Text provided ::
════

Lent is the recognized tradition of commemorating 40 days of repentance, fasting and almsgiving. It is 40 days (less the Sundays). This tradition originated in the Middle Ages by the Catholic church. Back then the tradition continued through Easter vigil, usually celebrated the Saturday evening before Easter morning and then finally ending on the day we commemorate the resurrection of Jesus Christ on Easter morning. While there is no mention of this time of year in scripture, there are several passages in scripture which do mention the significance of 40 days and several others which mention the burning of items or sacrifices to create ashes for purification.
The phrase said on Ash Wednesday, “remember you are dust and to dust you shall return” comes from the book of Genesis. It is a reminder of “whose” we are in Christ and a reminder of our broken humanity and our constant need of God’s grace and mercy. We are reminded that with God, grace abounds and there is enough for all.
As we approach Holy week this lent, I will once again do a little introduction of that week before we dive into the lessons for that day.
You should also know that during Lent this year, we have added something special to each worship space. Many of you are probably familiar with the wooden cross with chicken wire wrapped around it that we pull out on Easter morning to allow people to put flowers in/on it. This year, we will have a basket at the back of each space which will contain strips of cloth and you are invited to come forward and tie your piece of ribbon to the cross, as a means of offering to God your prayer petitions this year. The crosses will stay up each week of Lent- so you can add on each Wednesday and each Sunday. We hope this is a way for you to give to God that which you have been unable to let go of.

════

The data ::
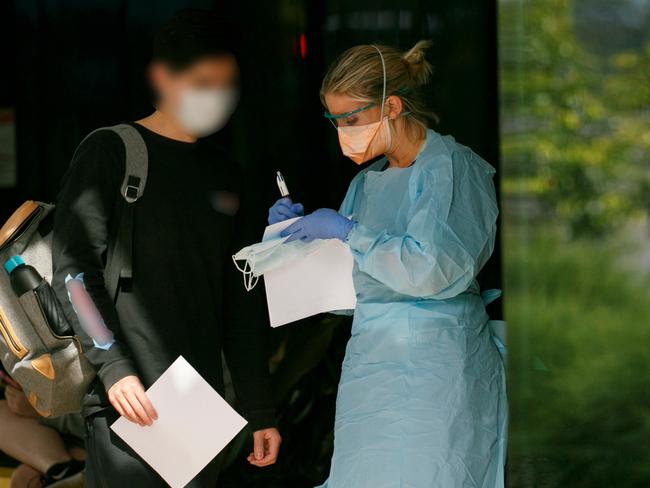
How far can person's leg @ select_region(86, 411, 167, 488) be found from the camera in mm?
2518

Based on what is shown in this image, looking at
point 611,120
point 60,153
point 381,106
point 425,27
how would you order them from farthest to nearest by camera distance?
point 60,153, point 425,27, point 381,106, point 611,120

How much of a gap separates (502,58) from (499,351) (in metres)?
0.73

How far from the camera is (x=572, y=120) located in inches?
90.0

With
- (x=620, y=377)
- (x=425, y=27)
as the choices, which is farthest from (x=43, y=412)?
(x=425, y=27)

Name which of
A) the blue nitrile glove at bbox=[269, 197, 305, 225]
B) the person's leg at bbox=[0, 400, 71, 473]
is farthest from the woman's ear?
the person's leg at bbox=[0, 400, 71, 473]

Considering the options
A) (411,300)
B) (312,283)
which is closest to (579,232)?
(411,300)

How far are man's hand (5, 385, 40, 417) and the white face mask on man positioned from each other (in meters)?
1.81

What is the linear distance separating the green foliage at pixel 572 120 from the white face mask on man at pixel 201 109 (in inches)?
27.2

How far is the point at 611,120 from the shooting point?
2266mm

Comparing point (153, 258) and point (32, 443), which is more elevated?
point (153, 258)

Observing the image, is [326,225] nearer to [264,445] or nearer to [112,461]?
[264,445]

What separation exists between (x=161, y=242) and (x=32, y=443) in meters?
1.83

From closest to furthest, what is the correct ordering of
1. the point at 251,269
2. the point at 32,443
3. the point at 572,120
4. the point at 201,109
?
1. the point at 572,120
2. the point at 201,109
3. the point at 251,269
4. the point at 32,443

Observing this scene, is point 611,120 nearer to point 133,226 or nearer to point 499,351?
point 499,351
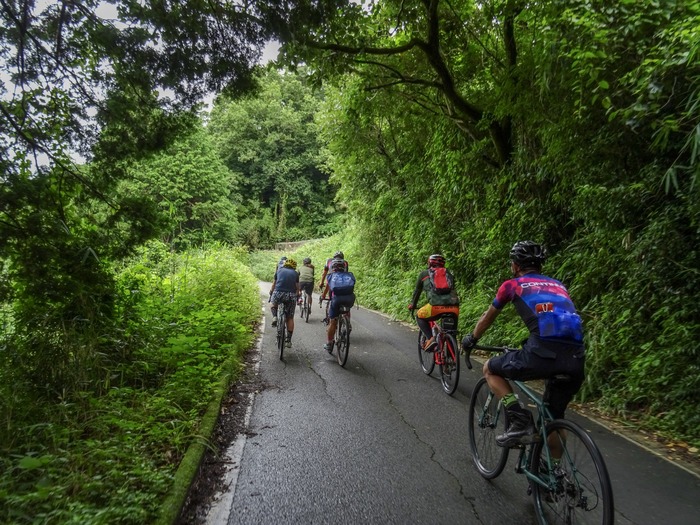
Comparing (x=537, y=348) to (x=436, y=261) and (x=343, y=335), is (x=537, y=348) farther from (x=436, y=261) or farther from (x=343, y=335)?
(x=343, y=335)

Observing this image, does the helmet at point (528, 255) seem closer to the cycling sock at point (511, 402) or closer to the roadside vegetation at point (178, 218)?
the cycling sock at point (511, 402)

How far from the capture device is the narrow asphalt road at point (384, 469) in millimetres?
3070

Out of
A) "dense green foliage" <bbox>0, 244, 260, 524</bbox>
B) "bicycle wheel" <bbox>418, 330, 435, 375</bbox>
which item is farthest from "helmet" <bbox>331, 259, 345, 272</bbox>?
"dense green foliage" <bbox>0, 244, 260, 524</bbox>

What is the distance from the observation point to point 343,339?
738 cm

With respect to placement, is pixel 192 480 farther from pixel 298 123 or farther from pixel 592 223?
pixel 298 123

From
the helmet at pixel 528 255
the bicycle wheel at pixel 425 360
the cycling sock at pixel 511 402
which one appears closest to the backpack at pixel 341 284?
the bicycle wheel at pixel 425 360

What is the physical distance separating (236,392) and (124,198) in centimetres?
300

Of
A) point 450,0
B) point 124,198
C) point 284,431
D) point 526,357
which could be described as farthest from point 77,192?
point 450,0

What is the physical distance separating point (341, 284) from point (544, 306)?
488cm

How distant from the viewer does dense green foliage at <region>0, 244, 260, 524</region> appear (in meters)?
2.84

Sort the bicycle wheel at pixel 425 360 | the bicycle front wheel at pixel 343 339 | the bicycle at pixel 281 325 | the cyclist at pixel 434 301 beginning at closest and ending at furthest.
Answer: the cyclist at pixel 434 301 < the bicycle wheel at pixel 425 360 < the bicycle front wheel at pixel 343 339 < the bicycle at pixel 281 325

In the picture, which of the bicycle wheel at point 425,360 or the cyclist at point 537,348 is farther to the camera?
the bicycle wheel at point 425,360

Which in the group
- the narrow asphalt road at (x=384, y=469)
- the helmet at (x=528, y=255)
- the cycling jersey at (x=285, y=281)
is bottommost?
the narrow asphalt road at (x=384, y=469)

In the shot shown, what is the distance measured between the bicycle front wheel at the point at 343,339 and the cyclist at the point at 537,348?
405 centimetres
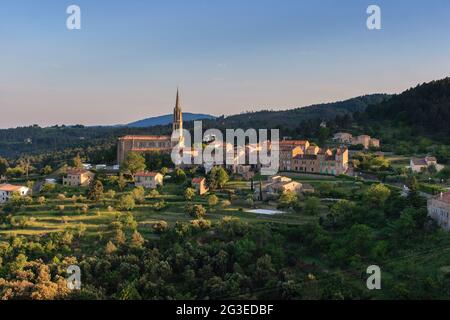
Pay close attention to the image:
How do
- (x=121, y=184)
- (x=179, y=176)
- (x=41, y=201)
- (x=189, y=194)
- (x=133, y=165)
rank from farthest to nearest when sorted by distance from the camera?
(x=133, y=165), (x=179, y=176), (x=121, y=184), (x=41, y=201), (x=189, y=194)

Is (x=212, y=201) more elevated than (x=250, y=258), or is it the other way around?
(x=212, y=201)

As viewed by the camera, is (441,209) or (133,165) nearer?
(441,209)

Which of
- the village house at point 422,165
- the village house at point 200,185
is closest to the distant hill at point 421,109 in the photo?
the village house at point 422,165

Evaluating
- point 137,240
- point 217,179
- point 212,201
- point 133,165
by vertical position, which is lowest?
point 137,240

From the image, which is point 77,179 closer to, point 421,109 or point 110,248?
point 110,248

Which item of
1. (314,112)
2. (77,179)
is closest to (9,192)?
(77,179)

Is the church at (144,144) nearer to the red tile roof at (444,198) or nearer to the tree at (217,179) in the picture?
the tree at (217,179)

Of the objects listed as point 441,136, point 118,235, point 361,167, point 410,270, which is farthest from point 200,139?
point 410,270
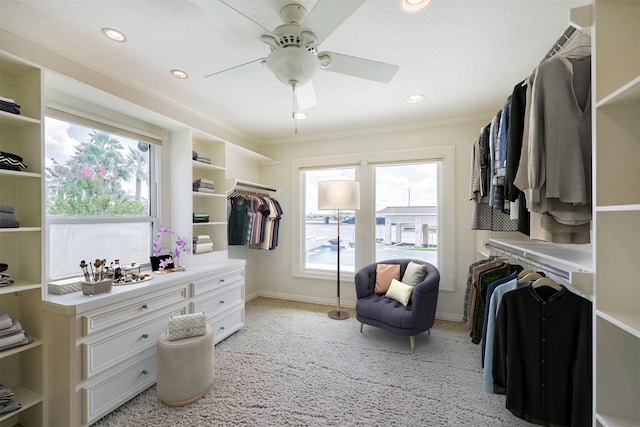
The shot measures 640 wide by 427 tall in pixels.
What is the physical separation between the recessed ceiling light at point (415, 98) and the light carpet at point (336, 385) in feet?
8.39

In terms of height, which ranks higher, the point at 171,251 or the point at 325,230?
the point at 325,230

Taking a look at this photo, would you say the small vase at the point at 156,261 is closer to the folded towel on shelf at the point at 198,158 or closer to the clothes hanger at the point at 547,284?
the folded towel on shelf at the point at 198,158

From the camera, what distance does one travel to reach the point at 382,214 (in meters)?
3.79

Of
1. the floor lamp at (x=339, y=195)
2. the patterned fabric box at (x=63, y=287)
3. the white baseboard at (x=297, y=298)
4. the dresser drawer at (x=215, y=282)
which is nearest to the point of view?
the patterned fabric box at (x=63, y=287)

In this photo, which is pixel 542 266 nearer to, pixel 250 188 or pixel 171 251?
pixel 171 251

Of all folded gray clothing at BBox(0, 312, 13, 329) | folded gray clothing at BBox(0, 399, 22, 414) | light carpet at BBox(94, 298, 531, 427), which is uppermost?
folded gray clothing at BBox(0, 312, 13, 329)

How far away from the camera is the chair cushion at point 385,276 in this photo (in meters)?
3.19

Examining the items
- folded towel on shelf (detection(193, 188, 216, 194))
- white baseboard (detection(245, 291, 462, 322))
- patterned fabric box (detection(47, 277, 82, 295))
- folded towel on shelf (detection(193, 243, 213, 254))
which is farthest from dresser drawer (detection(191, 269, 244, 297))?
white baseboard (detection(245, 291, 462, 322))

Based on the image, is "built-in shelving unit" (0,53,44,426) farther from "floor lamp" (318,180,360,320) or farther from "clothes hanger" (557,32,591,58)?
"clothes hanger" (557,32,591,58)

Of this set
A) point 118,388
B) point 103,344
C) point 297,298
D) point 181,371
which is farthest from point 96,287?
point 297,298

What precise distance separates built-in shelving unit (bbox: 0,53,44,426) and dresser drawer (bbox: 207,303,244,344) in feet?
3.96

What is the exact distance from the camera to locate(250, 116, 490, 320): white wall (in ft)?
11.1

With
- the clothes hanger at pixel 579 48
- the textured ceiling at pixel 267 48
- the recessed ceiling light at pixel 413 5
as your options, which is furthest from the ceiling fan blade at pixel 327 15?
the clothes hanger at pixel 579 48

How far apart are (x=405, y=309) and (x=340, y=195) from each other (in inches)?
57.4
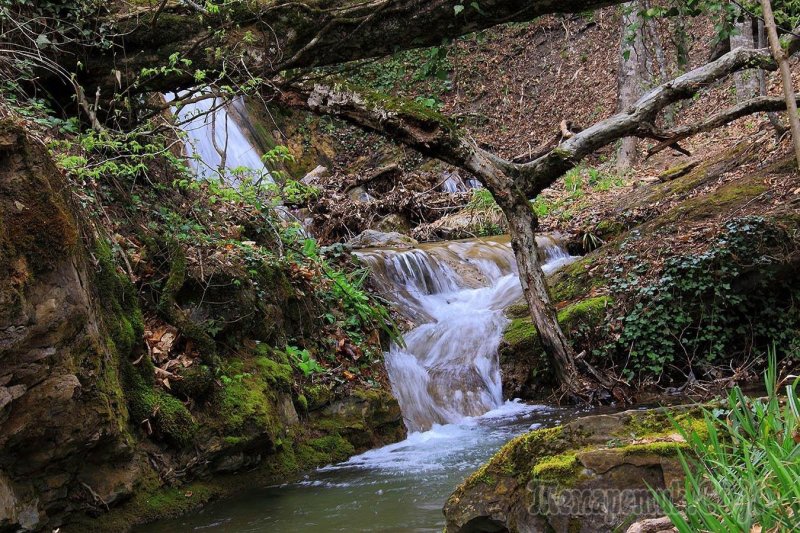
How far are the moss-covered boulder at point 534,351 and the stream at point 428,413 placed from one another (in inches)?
6.8

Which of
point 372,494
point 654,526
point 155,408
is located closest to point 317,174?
point 155,408

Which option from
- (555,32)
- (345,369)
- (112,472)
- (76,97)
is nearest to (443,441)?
(345,369)

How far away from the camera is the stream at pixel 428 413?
4.68 meters

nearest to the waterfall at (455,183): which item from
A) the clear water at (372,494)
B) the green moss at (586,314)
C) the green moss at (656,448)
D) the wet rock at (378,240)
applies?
the wet rock at (378,240)

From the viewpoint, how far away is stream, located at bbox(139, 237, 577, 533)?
4.68 m

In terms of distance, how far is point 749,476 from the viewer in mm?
1964

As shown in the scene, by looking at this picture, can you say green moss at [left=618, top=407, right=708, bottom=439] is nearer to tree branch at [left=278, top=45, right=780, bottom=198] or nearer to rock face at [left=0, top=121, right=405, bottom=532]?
rock face at [left=0, top=121, right=405, bottom=532]

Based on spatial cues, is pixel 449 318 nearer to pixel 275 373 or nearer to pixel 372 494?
pixel 275 373

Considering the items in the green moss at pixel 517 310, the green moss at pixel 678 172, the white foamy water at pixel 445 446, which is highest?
the green moss at pixel 678 172

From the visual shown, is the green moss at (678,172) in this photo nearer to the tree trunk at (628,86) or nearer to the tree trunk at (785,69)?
the tree trunk at (628,86)

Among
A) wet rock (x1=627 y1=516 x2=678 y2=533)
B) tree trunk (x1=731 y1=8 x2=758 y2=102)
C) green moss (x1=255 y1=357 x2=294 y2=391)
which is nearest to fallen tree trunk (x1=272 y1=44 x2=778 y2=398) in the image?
green moss (x1=255 y1=357 x2=294 y2=391)

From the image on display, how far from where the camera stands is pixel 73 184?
5559 mm

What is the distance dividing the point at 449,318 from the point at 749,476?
25.9 ft

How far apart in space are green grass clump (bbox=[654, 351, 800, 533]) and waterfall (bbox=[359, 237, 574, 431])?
520cm
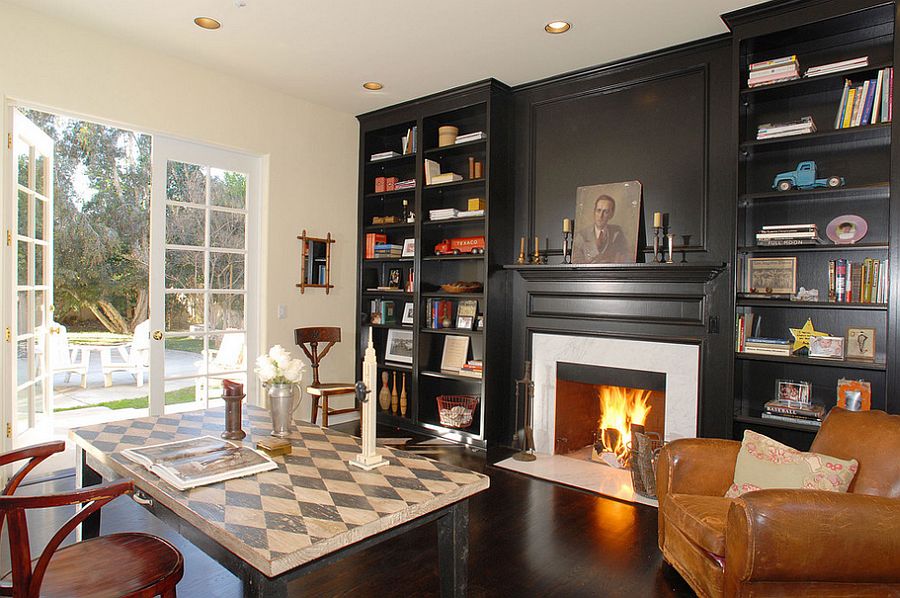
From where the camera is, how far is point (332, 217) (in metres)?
5.21

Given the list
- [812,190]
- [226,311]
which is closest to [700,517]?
[812,190]

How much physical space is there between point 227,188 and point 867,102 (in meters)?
4.32

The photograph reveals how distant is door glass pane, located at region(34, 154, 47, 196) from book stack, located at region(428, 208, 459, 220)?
9.25ft

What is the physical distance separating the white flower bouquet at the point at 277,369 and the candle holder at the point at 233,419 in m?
0.13

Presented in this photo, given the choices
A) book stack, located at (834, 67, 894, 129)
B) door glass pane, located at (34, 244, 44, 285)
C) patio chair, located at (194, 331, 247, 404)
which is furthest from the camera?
patio chair, located at (194, 331, 247, 404)

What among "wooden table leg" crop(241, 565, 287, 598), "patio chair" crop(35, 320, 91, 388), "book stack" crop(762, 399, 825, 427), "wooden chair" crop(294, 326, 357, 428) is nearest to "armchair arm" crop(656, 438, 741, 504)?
"book stack" crop(762, 399, 825, 427)

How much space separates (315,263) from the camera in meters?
5.04

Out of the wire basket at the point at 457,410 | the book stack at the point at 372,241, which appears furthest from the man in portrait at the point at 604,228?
the book stack at the point at 372,241

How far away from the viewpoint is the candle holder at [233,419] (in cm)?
222

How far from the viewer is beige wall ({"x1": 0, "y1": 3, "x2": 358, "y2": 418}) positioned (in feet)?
11.3

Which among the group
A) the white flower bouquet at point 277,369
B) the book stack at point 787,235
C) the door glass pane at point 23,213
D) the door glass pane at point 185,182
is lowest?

════

Task instructions ::
**A.** In the Lent text, rewrite the paragraph beginning "You should also know that during Lent this year" more briefly, keeping its main facts.
**B.** From the Lent text, copy out everything from "The phrase said" down to "for that day.".

Answers to the tasks ::
**A.** This Lent, each worship space has a new addition: the wooden cross wrapped in chicken wire, familiar from Easter morning when people put flowers in or on it. A basket of cloth strips at the back of each space lets people come forward and tie a ribbon to the cross, offering their prayer petitions to God. The crosses stay up every week of Lent, so ribbons can be added each Wednesday and Sunday. The hope is that this gives people a way to give God what they have been unable to let go of.

**B.**
The phrase said on Ash Wednesday, “remember you are dust and to dust you shall return” comes from the book of Genesis. It is a reminder of “whose” we are in Christ and a reminder of our broken humanity and our constant need of God’s grace and mercy. We are reminded that with God, grace abounds and there is enough for all.
As we approach Holy week this lent, I will once again do a little introduction of that week before we dive into the lessons for that day.